3. L’intégration de l’homme dans l’univers – l’accroissement de la perspicacité de l’homme et de ses accomplissements expérientiels l’amène à une harmonie plus étroite avec les présences unifiantes de la Suprématie – la Trinité du Paradis et l’Être Suprême. Et c’est cela qui établit la souveraineté du Suprême sur les mondes ancrés depuis longtemps dans la lumière et la vie. Ces planètes évoluées sont, en vérité, des poèmes d’harmonie, des images de beauté et de bonté accomplie atteinte par la poursuite de la vérité cosmique. Et, si ces choses peuvent arriver à une planète, alors de plus grandes peuvent advenir à un système et aux plus vastes unités du grand univers à mesure qu’elles aussi parviennent à une stabilité dénotant que leur potentiel de croissance finie est épuisé.

118:10.16

Sur une planète de cet ordre avancé, la providence est devenue une actualité. Les circonstances de la vie y sont harmonisées, non seulement parce que l’homme a réussi à dominer les problèmes matériels de son monde, mais aussi parce qu’il a commencé à vivre conformément à la tendance des univers. Il suit le sentier de Suprématie qui aboutit au Père Universel.

118:10.17

Le royaume de Dieu est dans le cœur des hommes et, quand ce royaume devient actuel dans le cœur de chaque individu d’un monde, alors la loi de Dieu est devenue actuelle sur cette planète ; et ceci est l’accès de l’Être Suprême à la souveraineté.

118:10.18

Pour réaliser l’action de la providence dans le temps, il faut que l’homme accomplisse sa tâche, qui est d’atteindre la perfection. Mais l’homme peut déjà avoir l’avant-gout de cette providence dans ses significations éternelles en méditant sur le fait universel que toutes choses, bonnes ou mauvaises, concourent à faire progresser les humains connaissant Dieu dans leur recherche du Père de tous.

118:10.19

La providence se discerne de mieux en mieux à mesure que les hommes s’élèvent du matériel au spirituel. L’acquisition d’une clairvoyance spirituelle parachevée permet à la personnalité ascendante de détecter l’harmonie dans ce qui était auparavant un chaos. Même la mota morontielle représente un réel progrès dans cette direction.

118:10.20

La providence est en partie le supercontrôle du Suprême inachevé, manifesté dans les univers inachevés.
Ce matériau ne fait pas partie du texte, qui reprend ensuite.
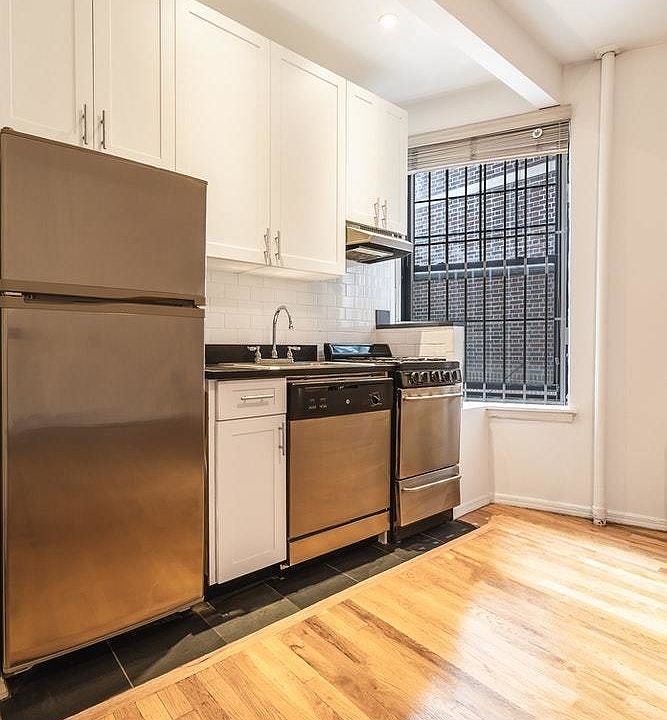 1st image of 240 Waverly Pl #6C
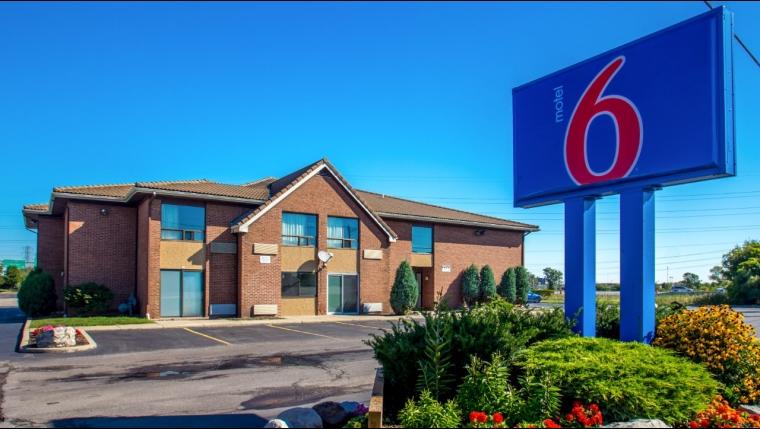 Motel 6 Amherst Pet Policy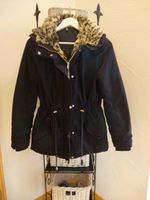 schwarze Winterjacke Gr. 38 mit Fell Marke Divided Bayern - Mertingen Vorschau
Elle restera donc toujours :

118:10.21

1. partielle, parce que l’actualisation de l’Être Suprême est incomplète, et

118:10.22

2. imprévisible, à cause des fluctuations dans l’attitude des créatures, qui varie constamment de niveau en niveau causant ainsi une réaction réciproque apparemment variable chez le Suprême.

118:10.23

Quand les hommes prient pour que la providence intervienne dans les circonstances de leur vie, la réponse à leurs prières est bien souvent leur propre changement d’attitude envers la vie. Mais la providence n’est pas capricieuse ; elle n’est pas non plus fantastique ni magique. Elle représente l’émergence lente et sure du puissant souverain des univers finis, dont les créatures évoluantes détectent occasionnellement la majestueuse présence au cours de leurs progrès dans l’univers. La providence est la marche sure et certaine des galaxies de l’espace et des personnalités du temps vers les buts de l’éternité, d’abord dans le Suprême, ensuite dans l’Ultime et peut-être dans l’Absolu. Nous croyons que la même providence existe dans l’infinité et qu’elle est la volonté, les actions et le dessein de la Trinité du Paradis, qui motive ainsi l’apparition de myriades d’univers dans le panorama cosmique.

118:10.24

[Parrainé par un Puissant Messager en séjour temporaire sur Urantia.]